Within the TeMpOH-1 study population, we compared the clinical characteristics and outcomes of women captured by the definition persistent postpartum haemorrhage with those of women captured by the most common definitions of severe postpartum haemorrhage based on volumes of blood loss and transfusion criteria. This definition identified women at an early stage of haemorrhage, comparable with definitions based on volume of blood loss. It also captured a large majority of adverse maternal outcomes, contrary to definitions based on transfusion criteria. Because women with hypertensive disorders of pregnancy have a high risk of postpartum haemorrhage compared with women without hypertensive disorders, we wondered whether 192 outcomes of women with persistent postpartum haemorrhage and concurrent hypertensive disorders of pregnancy would be worse than the outcomes of women with persistent postpartum haemorrhage who did not have concurrent hypertension. Women with concurrent preeclampsia experienced more haemorrhage-related adverse outcomes than women without concurrent hypertensive disorders of pregnancy, odds ratio 1.8 (95% confidence interval 1.1-3.0).
- Women with postpartum haemorrhage: when and what to transfuse?
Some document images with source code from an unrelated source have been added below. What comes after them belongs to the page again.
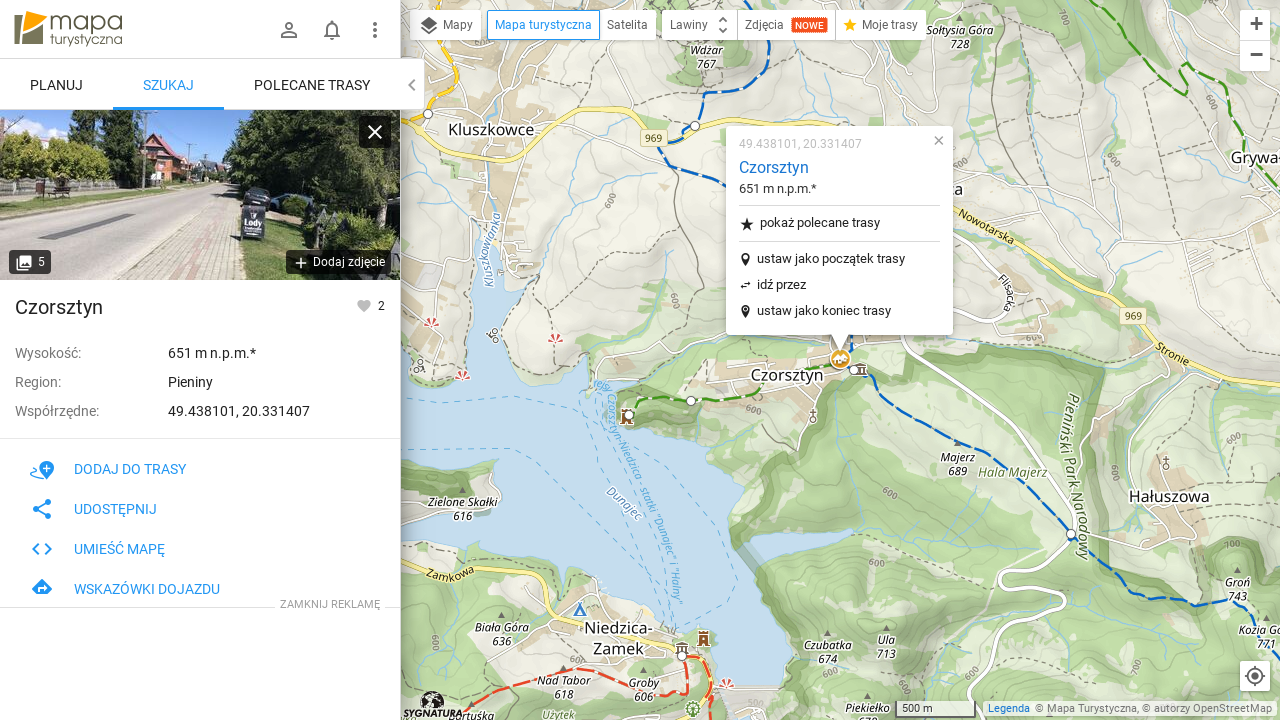

--- FILE ---
content_type: application/javascript; charset=utf-8
request_url: https://fundingchoicesmessages.google.com/f/AGSKWxU5A2gewQBF60HFV-miMr-JLKj6oRqVjWQN2k2KHQPzJR5diPR3Jvk1fn2YF5Agbt8l8TR8RL_HpnkIRZbkP2kWWxSE_PsxMaUDijTvvUPmIL_XIsxPew4_r58VS6V4hYMcrexuZWRUxIpBDPzMxV5gsMO-sNszjPkZl-F8D2z4gPFaqYAsvthzo3Fr/_.adpIds=/bannerrotate._100_ad.?adTagUrl=/getadvertiserimage.
body_size: -1290
content:
window['57c4f40e-bfc1-4216-8483-c2c2a0c25f3f'] = true;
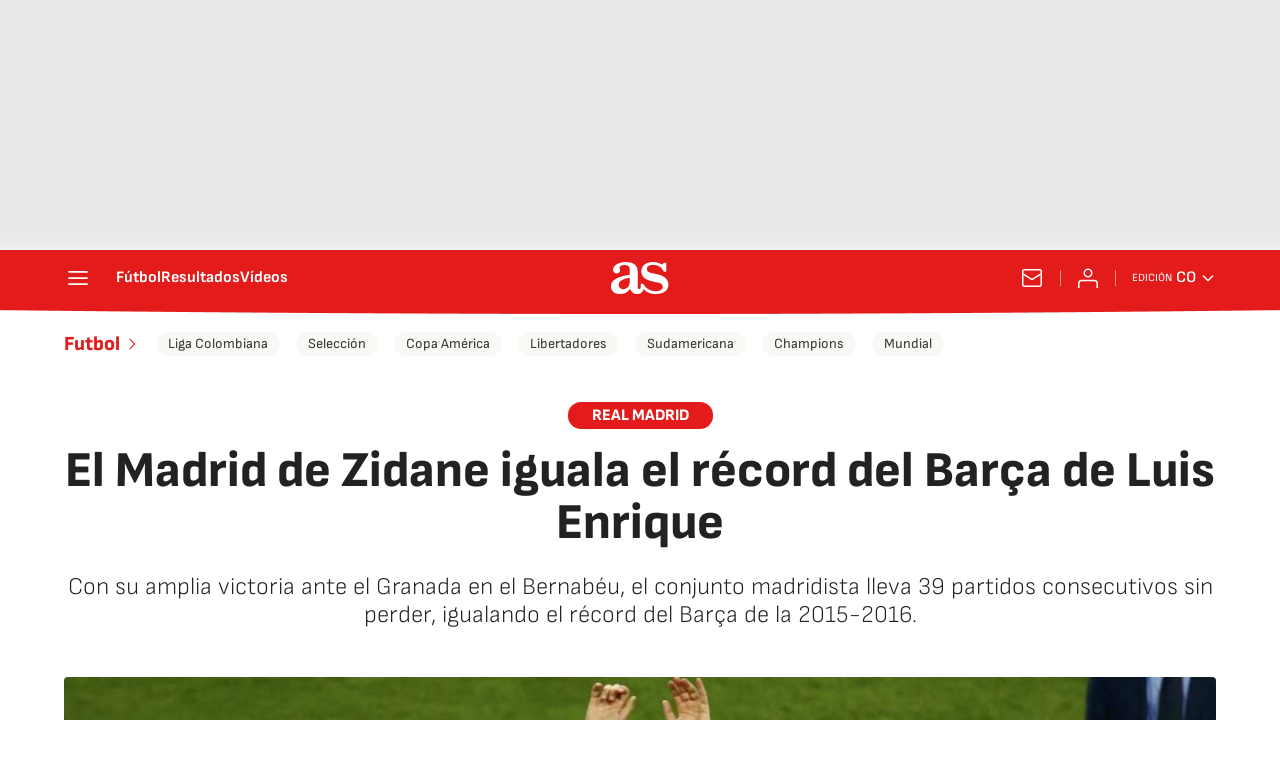

--- FILE ---
content_type: application/x-javascript;charset=utf-8
request_url: https://smetrics.as.com/id?d_visid_ver=5.4.0&d_fieldgroup=A&mcorgid=2387401053DB208C0A490D4C%40AdobeOrg&mid=39659575755410350804199678174326633182&ts=1770093595697
body_size: -39
content:
{"mid":"39659575755410350804199678174326633182"}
Finally, in this thesis we also addressed the timing of switch from fluid resuscitation with crystalloids and colloids to transfusion of packed red blood cells and the timing of initiation of plasma transfusion in women with persistent postpartum haemorrhage. Fluid resuscitation with more than 4L crystalloids and colloids was associated with more adverse maternal outcomes as compared with fluid resuscitation with ≤2L clear fluids, after adjustment for severity of haemorrhage. In our time-dependent propensity scorematched analysis, plasma transfusion within 60 minutes after diagnosing persistent postpartum haemorrhage was not associated with better maternal outcomes as compared with no or later start of plasma transfusion, adjusted odds ratio 1.09 (95% confidence interval 0.57-2.08). This cohort study was specifically designed to address the confounding-by-indication inherently associated with research questions on timing of initiation of treatment. Addressing this risk of bias remains challenging in the field of haemostatic interventions to manage postpartum haemorrhage, as outlined in our commentary on a secondary analysis of a recent large randomised controlled trial (the WOMAN trial) evaluating the timing of administration of tranexamic acid in women with postpartum haemorrhage. In this commentary we describe the timedependent confounding that the authors did not adjust for, and as a consequence, the conclusion that delay in administration of tranexamic acid in bleeding patients reduces its effectiveness was not justified.